U.S. still hopes for missile defense talks in Moscow

WASHINGTON (Reuters) – The Bush administration still hopes to send an official to Moscow this year to discuss missile defense despite reports that the Kremlin has rejected the latest U.S. plan, the State Department said on Thursday.

A Kremlin source was quoted by Russia’s three main news agencies on Wednesday as saying that the Kremlin rejected recent U.S. suggestions aimed at easing Moscow’s concerns about a missile defense system in Europe.

But State Department spokesman Robert Wood said there had been no official reply from Moscow.

“We have yet to get a formal response. We’ve seen comments in the press,” he told a news briefing. “We’re still trying to work out, you know, a date for John Rood to go to Moscow to discuss his proposals.”

Rood is the acting undersecretary of state for arms control.

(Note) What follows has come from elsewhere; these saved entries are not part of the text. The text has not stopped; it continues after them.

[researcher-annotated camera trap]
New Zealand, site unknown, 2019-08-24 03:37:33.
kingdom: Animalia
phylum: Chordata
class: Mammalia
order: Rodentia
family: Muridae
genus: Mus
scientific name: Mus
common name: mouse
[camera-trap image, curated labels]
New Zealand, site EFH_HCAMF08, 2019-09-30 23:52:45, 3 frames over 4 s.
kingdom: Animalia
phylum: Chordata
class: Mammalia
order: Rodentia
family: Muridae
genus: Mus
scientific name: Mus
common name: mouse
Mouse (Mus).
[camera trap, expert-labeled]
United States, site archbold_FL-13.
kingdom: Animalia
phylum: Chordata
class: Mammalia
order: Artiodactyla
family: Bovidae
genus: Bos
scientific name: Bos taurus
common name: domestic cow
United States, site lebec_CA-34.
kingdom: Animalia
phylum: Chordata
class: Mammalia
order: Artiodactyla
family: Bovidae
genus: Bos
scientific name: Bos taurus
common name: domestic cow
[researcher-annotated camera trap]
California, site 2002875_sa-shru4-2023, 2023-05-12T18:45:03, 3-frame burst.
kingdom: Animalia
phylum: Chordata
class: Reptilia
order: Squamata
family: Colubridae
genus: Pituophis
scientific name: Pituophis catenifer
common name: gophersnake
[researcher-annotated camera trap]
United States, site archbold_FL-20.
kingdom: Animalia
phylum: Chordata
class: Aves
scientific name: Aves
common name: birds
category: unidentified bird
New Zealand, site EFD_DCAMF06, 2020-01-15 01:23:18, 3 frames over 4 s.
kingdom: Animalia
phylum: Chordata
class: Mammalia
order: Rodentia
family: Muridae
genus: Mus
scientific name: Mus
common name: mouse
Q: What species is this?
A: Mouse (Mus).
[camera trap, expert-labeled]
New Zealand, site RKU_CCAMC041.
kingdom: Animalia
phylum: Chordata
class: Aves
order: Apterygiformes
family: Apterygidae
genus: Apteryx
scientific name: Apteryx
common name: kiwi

He could still go to Moscow for talks this year, a State Department official said, but added that the dates now under discussion were at the end of December — about a month before President Bush steps down from office on January 20.

A Russian proposal for missile defense talks on November 27, the U.S. Thanksgiving holiday, was rejected by the American side, the State official said on condition of anonymity.

The Bush administration wants to install a missile defense shield consisting of 10 interceptor missiles in Poland and a radar station in the Czech Republic, a plan that Moscow sees as an act of aggression against Russia.

Washington says the system is needed to protect against possible missile launches from “rogue” states such as Iran.

Russian President Dmitry Medvedev has threatened to station new missiles near Poland’s border in response — remarks Defense Secretary Robert Gates called provocative on Wednesday.

A French newspaper on Thursday quoted Medvedev as saying Russia could cancel that idea if U.S. President-elect Barack Obama were to scrap the missile defense project.

Obama has supported work on a system to protect the United States and its allies from missile attacks, but says it must be “pragmatic and cost-effective” and cannot divert resources from other priorities until its technologies are proven.